On 09/24/2011 02:33 PM, Jonathan M Davis wrote:
On Saturday, September 24, 2011 14:16:12 Charles Hixson wrote:
How would a specialize a parameterized class to only allow integral
parameters (i.e., anything that would respond "true" to
static if (is (T : long) )

(I'd have said "static if (is (T : cent) )" or "static if (is (T :
ucent) )", but those are still marked "reserved for future use".)

I do want to allow byte, ubyte, etc. to be legal values.

Parameterized? As in templated? Just use a template constraint.

class C(T)
     if(is(T : long))
{
}

T will then be allowed to be anything which is implicitly convertible to long.
I'd suggest using std.traits.isIntegral instead though.

class C(T)
     if(isIntegral!T)
{
}

It specifically tests for whether the type is a byte, ubyte, short, ushort,
int, uint, long, or ulong, so it won't included stray structs or classes which
would be implicitly convertible to long, and if/when eont and ucent come
along, they'd be added to isIntegral and be automatically supported.

- Jonathan M Davis

Thanks. isIntegral has given me some error messages that I couldn't understand, though, so I'll take your first suggestion.

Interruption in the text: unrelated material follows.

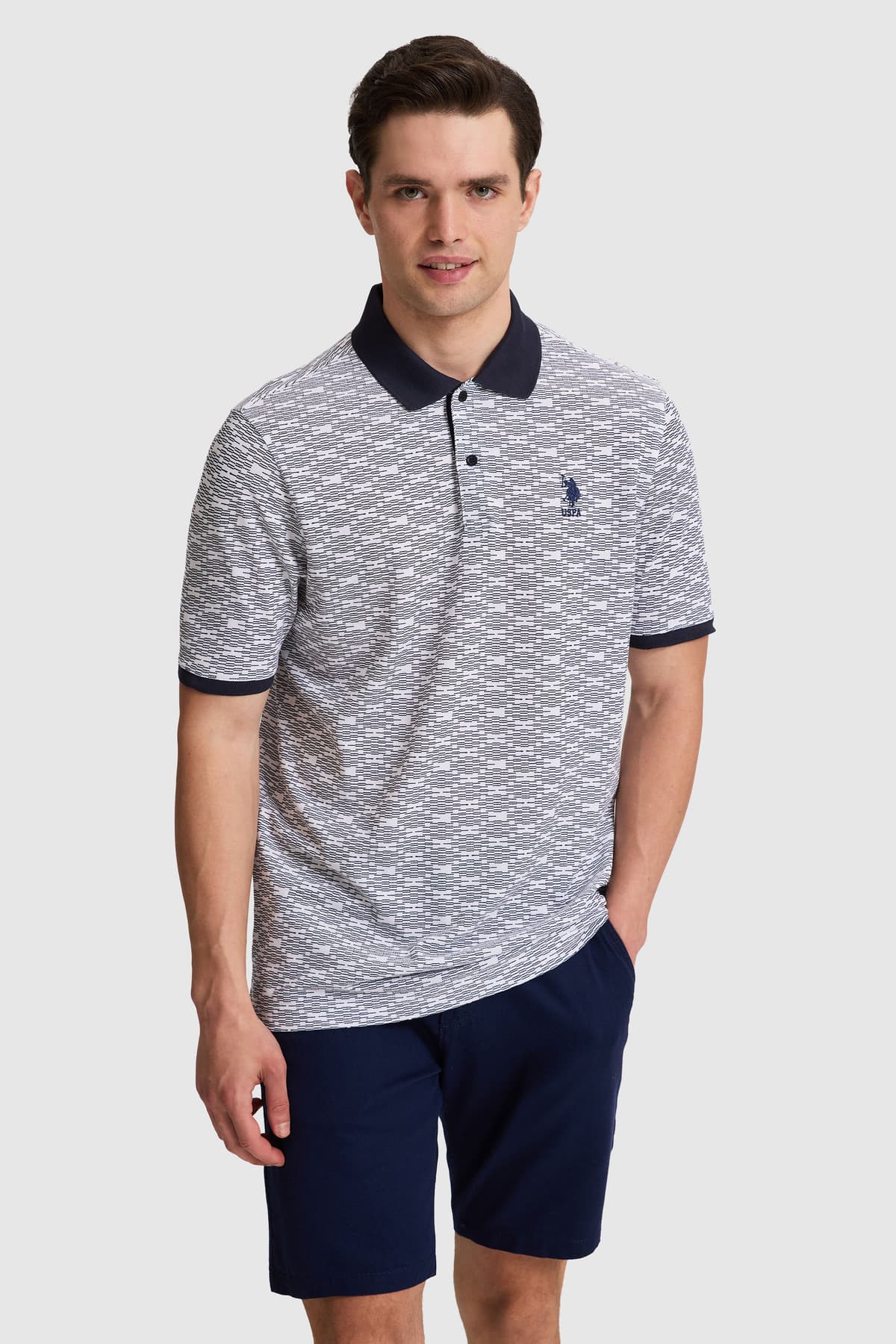 تیشرت یقه پولو مردانه U.S. Polo Assn. فیت معمولی سرمهای مدل 50326959-VR033 تیشرت یقه پولو مردانه U.S. Polo Assn. فیت معمولی سرمهای مدل 50326959-VR033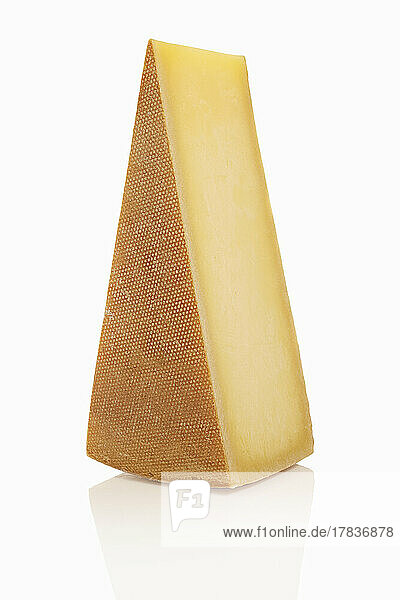 A piece of Gruyere against a white background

This is actually a rephrase of the question I first sent, when somehow didn't appear on the list:

When checking a template variable, what are the base cases for is?
long will satisfy all integer types.  I.e.
  is (typeof(tst0) : long)  == true
real will satisfy all floating point types.
I think that string will satisfy all arrays of characters (need to check that).

But there are lots of other kinds of array. And while Object will satisfy all classes, I don't know anything analogous for structs. Then there's enums (would they be caught by their base type as above, or with they be like string and require an immutable corresponding to the base type?

I'd like to create a chunk of code that will handle all possible types (for a particular operation) but how to do this isn't obvious. I can handle most common types, but there seem to be LOTS of less frequent types.